Risk analysis scores are computed using Altman's public/private Z score model:

Note: Altman has several models that pertain only to public companies. This Public/Private Model is applicable to both public and private companies (manufacturers and nonmanufacturers) but not to financial sector firms (banks, brokers, insurance).

Formula: Z = 6.56*x1 + 3.26*x2 + 6.72*x3 + 1.05*x4

where

  • x1 = working capital/total assets
  • x2 = retained earnings/total assets
  • x3 = earnings before interest and taxes/total assets
  • x4 = book value of equity/total liabilities

Higher scores indicate a greater degree of solvency than lower scores.

Lower scores indicate higher probabilities of default.

Strictly speaking a z-score model determines whether the firm has a financial profile more similar to the failed group of firms or the solvent set from which the model was developed.

The z–score model is made up of a number of fairly conventional financial ratios measuring important and distinct facets of a firm’s financial profile, synthesized into a single index (score).

The model is multivariate (as are a firm’s set of accounts) and is doing little more than reflecting and condensing the information they provide in a succinct and clear manner. Its power comes from considering the different aspects of economic information in a firm’s set of accounts simultaneously, rather than one at a time, as with conventional ratio analysis. The technique quantifies the degrees of corporate risk in an independent, unbiased and objective manner.

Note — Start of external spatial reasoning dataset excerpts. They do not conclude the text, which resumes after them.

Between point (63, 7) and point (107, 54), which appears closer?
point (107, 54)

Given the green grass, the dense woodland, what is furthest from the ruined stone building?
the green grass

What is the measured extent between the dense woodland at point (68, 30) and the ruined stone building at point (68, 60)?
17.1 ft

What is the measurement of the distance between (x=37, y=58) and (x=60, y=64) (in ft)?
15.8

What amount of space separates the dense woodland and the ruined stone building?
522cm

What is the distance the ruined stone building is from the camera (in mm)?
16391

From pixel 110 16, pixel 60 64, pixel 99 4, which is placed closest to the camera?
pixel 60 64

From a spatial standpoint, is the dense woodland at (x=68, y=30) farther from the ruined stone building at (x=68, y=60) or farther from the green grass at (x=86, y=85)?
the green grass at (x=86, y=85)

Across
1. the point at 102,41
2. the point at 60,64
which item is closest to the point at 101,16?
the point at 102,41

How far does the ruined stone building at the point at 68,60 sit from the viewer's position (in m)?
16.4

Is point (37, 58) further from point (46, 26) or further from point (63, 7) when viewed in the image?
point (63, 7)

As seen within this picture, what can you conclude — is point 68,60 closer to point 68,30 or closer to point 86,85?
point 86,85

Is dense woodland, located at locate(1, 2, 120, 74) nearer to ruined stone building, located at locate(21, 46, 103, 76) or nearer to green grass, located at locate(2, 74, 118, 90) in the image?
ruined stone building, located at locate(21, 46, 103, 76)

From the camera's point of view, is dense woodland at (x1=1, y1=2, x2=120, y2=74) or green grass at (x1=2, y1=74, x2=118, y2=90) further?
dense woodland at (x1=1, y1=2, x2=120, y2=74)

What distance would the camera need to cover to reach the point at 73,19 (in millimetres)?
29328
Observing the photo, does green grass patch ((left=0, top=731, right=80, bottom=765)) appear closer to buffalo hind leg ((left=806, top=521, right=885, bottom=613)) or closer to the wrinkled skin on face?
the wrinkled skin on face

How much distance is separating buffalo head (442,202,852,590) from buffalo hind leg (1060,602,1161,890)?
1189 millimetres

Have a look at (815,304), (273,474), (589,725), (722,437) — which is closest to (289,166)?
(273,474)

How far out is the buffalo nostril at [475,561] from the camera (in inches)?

Practical reasons why the multivariate approach works:
  • The choice of financial ratios used by the methodology are less susceptable to manipulation by virtue of their construction.
  • The multivariate nature of the model capitalizes on double entry accounting so that manipulation in one area of the accounts has a counterbalancing impact elsewhere in the model.
  • Generally the empirical nature of its development which makes potential insolvency difficult to hide.
Classification Tables:
Rating Description Score
AAA sound 4.90
AA sound 4.05
A sound 3.40
BBB sound 2.60
BB neutral 1.70
B danger 0.90
CCC danger (0.08)
Altman Z" Discrimination Zones
Sound >= 2.60
Neutral >=1.10<2.60
Danger < 1.10

Ratio analysis yields valid comparative results regardless of the currency utilized. The model examines fundamental financial attributes that are then integrated into a composite score. Though expressed somewhat differently for computational purposes, the components and standards are similar to those used by traditional lenders. It is an easily understood approach that provides comprehensive financial details not available with the standard agency reports. When significant amounts are involved we recommend supplementing the analysis with trade reports from firms like the Credit Management Association (CMA) or D&B small business solutions and others for their pertinent data and services.

Users can internally adjust their qualifying cutoff scores as their risk tolerance and economic conditions change.

Any ratings assignment should also include careful analysis of the income statement, balance sheet, changes in financial position and key metrics along with consideration of trends, economic conditions and other available data.

Income Statement and Balance Sheet

Statements are presented in a condensed format using a combination of specific line items and major groupings to obtain an overall look at major account classifications with related percentages shown. The single page recap allows users to quickly ascertain key balances, significant changes and trends by period.

Cash (Funds) Flow - Source and Application of Funds

Cash (Funds) flow statements are first grouped by activity and then again as a Source and Applications of Funds with Changes in Working Capital. These reflect the change in account balances including non cash transactions. A major benefit of this approach is that it accounts for all recorded balance sheet change.

Metrics / KPI's

Metrics / Key Performance Indicators (KPI's) - Additional analysis allows the user to review balances, percentages, amount of change, ratios and other standard measurements taken from the balance sheet and income statement. View the sample report for specific KPI's as forty line items are calculated per period. The same comparative format enables changes, trends and account relationships to be viewed for consistency and reasonableness.